Como conclusão direta, que pode ser obtida pala soma dos possíveis cenários, em um mundo incerto, a Lei não incentiva uma nova contratação, mas sim a redução da produção e do investimento.
A empresa privada não é uma repartição pública. Quando o TCU reduziu a jornada de seus bem pagos funcionários para 35 horas semanais, precisou e contratou mais funcionários. Para pagá-los, o governo cobrou mais impostos e prestou menos serviços básicos (saúde, educação, infra-estrutura, segurança etc) para a população. Em uma empresa privada isso não é alternativa. Empresas não podem aumentar o preço simplesmente por que desejam; empresas não podem reduzir a qualidade dos serviços ou o nível de investimento sem o sério risco de sair do mercado. Aumentos no gasto corrente dentro de uma empresa são resolvidos dentro dela (ou ela sai do mercado), não transferidos para o restante da sociedade, como faz o governo.

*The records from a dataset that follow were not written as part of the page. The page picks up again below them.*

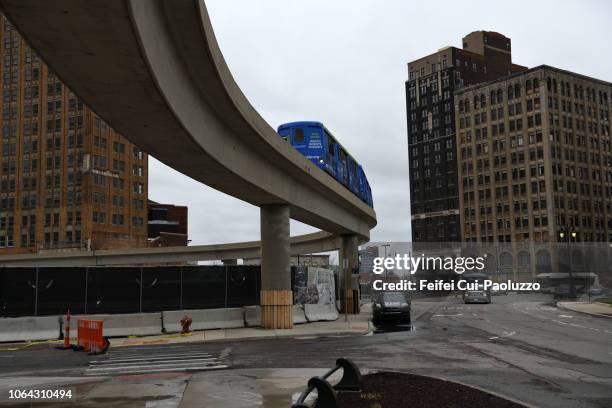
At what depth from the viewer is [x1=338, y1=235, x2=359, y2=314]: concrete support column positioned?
138 ft

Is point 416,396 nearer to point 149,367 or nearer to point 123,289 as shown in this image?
point 149,367

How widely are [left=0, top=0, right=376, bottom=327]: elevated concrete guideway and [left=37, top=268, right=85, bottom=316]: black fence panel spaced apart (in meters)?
6.38

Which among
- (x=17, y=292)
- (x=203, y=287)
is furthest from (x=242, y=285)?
(x=17, y=292)

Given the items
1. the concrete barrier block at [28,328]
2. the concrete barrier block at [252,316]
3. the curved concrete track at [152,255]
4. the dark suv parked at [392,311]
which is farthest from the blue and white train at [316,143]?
the curved concrete track at [152,255]

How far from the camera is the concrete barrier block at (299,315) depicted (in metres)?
30.6

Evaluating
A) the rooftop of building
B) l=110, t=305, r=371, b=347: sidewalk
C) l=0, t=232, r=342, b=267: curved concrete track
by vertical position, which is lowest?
l=110, t=305, r=371, b=347: sidewalk

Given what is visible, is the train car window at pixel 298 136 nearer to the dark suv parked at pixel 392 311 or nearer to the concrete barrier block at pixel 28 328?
the dark suv parked at pixel 392 311

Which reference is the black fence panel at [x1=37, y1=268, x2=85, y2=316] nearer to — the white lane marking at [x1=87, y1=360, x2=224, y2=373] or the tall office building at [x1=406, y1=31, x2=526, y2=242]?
the white lane marking at [x1=87, y1=360, x2=224, y2=373]

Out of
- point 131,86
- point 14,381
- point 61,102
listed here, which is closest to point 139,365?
point 14,381

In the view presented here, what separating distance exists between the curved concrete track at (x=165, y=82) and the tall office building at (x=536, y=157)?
116 m

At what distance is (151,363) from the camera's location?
15383mm

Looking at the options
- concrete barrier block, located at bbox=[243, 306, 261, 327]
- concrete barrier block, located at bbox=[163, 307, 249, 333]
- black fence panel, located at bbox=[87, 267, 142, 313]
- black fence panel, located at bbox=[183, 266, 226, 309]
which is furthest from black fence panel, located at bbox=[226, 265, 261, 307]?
black fence panel, located at bbox=[87, 267, 142, 313]

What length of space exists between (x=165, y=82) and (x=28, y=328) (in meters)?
12.8

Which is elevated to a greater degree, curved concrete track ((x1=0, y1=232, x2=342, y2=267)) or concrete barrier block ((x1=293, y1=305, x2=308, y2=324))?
curved concrete track ((x1=0, y1=232, x2=342, y2=267))
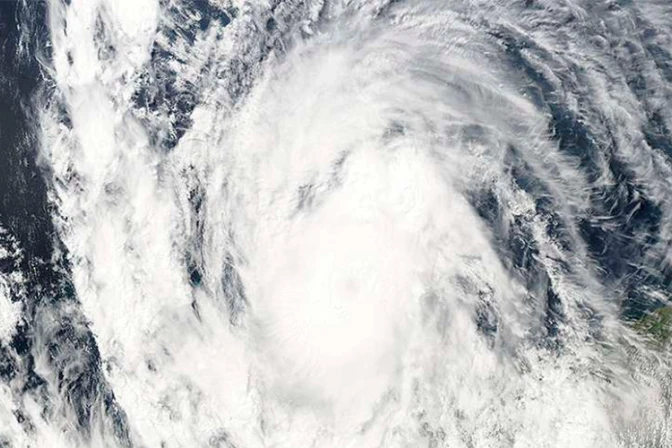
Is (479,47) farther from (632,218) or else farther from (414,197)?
(632,218)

Por fim, os exemplos acima têm como objetivo apenas evidenciar que, do ponto de vista da tecnologia de produção e do financeiro de uma empresa, o resultado da Lei não é tão claro como alguns pregam ser. Talvez, se supusermos tecnologias homogenias, uma função de produção agregada, agregarmos funções de utilidade e assumirmos que o juro básico da economia capta toda incerteza, quem sabe, para uma economia fechada e sem custos de transação, possamos encontrar o resultado do Dieese e de alguns políticos.